Exercise material:

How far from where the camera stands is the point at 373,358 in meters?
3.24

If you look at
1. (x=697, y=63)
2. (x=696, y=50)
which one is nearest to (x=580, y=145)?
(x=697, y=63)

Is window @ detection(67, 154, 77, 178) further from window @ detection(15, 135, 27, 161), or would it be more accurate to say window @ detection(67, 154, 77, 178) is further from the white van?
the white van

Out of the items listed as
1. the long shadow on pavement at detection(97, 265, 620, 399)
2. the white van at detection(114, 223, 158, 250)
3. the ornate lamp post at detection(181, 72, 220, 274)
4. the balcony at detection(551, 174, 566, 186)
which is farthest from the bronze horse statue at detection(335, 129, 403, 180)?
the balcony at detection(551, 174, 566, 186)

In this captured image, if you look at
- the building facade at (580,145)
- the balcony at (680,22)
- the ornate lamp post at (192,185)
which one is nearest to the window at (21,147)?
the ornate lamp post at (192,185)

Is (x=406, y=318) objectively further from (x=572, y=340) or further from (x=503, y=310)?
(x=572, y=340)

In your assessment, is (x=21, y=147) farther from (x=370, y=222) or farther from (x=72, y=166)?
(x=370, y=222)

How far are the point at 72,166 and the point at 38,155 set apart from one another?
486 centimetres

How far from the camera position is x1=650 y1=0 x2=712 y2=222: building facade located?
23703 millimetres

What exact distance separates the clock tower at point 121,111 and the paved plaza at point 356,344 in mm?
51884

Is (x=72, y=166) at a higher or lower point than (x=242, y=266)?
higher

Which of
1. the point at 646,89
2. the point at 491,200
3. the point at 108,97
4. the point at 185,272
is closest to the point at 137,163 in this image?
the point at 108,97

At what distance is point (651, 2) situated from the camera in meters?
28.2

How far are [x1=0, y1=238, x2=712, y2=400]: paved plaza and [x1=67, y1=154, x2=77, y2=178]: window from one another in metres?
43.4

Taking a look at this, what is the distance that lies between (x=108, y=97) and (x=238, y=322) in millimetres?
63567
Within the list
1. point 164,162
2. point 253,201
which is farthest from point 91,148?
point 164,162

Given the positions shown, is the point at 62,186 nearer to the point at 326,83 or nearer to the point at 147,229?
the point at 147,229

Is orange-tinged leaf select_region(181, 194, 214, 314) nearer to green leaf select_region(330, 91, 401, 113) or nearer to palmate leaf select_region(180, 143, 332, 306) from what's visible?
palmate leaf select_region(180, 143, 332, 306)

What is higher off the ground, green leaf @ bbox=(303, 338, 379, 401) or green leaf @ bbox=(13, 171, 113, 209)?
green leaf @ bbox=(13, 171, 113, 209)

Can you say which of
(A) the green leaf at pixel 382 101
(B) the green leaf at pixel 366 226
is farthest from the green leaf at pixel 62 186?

Task to complete: Reproduce each line of the material above precisely.

Task answer:
How far from where the camera stands is the point at 373,358 in meters?
3.24

If you look at
1. (x=697, y=63)
2. (x=696, y=50)
which one is nearest to (x=580, y=145)?
(x=697, y=63)

Is window @ detection(67, 154, 77, 178) further from window @ detection(15, 135, 27, 161), or would it be more accurate to say window @ detection(67, 154, 77, 178) is further from the white van?
the white van

Out of the items listed as
1. the long shadow on pavement at detection(97, 265, 620, 399)
2. the white van at detection(114, 223, 158, 250)
3. the ornate lamp post at detection(181, 72, 220, 274)
4. the balcony at detection(551, 174, 566, 186)
which is farthest from the bronze horse statue at detection(335, 129, 403, 180)?
the balcony at detection(551, 174, 566, 186)

In this captured image, if you look at
- the building facade at (580,145)
- the balcony at (680,22)
- the ornate lamp post at (192,185)
which one is nearest to the window at (21,147)?
the ornate lamp post at (192,185)

Is (x=406, y=318) objectively further from (x=572, y=340) or further from (x=503, y=310)?
(x=572, y=340)

In your assessment, is (x=21, y=147) farther from (x=370, y=222) or farther from (x=72, y=166)?
(x=370, y=222)

How far are the point at 72,166 and the point at 38,155 set apart from one another?
486 centimetres

How far from the camera position is x1=650 y1=0 x2=712 y2=222: building facade located?
23703 millimetres

What exact distance separates the clock tower at point 121,111 and the paved plaza at point 356,344 in mm?
51884

Is (x=72, y=166) at a higher or lower point than (x=242, y=266)?
higher

Which of
1. the point at 646,89
2. the point at 491,200
3. the point at 108,97
4. the point at 185,272
is closest to the point at 137,163 in this image?
the point at 108,97

At what distance is point (651, 2) situated from the camera in meters?
28.2

How far are [x1=0, y1=238, x2=712, y2=400]: paved plaza and [x1=67, y1=154, x2=77, y2=178]: window from one another in metres?
43.4

Taking a look at this, what is the distance that lies between (x=108, y=97) and (x=238, y=322) in millimetres?
63567
Within the list
1. point 164,162
2. point 253,201
which is farthest from point 91,148?
point 164,162

Given the positions shown, is the point at 62,186 nearer to the point at 326,83 or nearer to the point at 147,229?
the point at 147,229

Is orange-tinged leaf select_region(181, 194, 214, 314) nearer to green leaf select_region(330, 91, 401, 113) or nearer to palmate leaf select_region(180, 143, 332, 306) from what's visible?
palmate leaf select_region(180, 143, 332, 306)

What is higher off the ground, green leaf @ bbox=(303, 338, 379, 401) or green leaf @ bbox=(13, 171, 113, 209)?
green leaf @ bbox=(13, 171, 113, 209)

Can you say which of
(A) the green leaf at pixel 382 101
(B) the green leaf at pixel 366 226
is farthest from the green leaf at pixel 62 186?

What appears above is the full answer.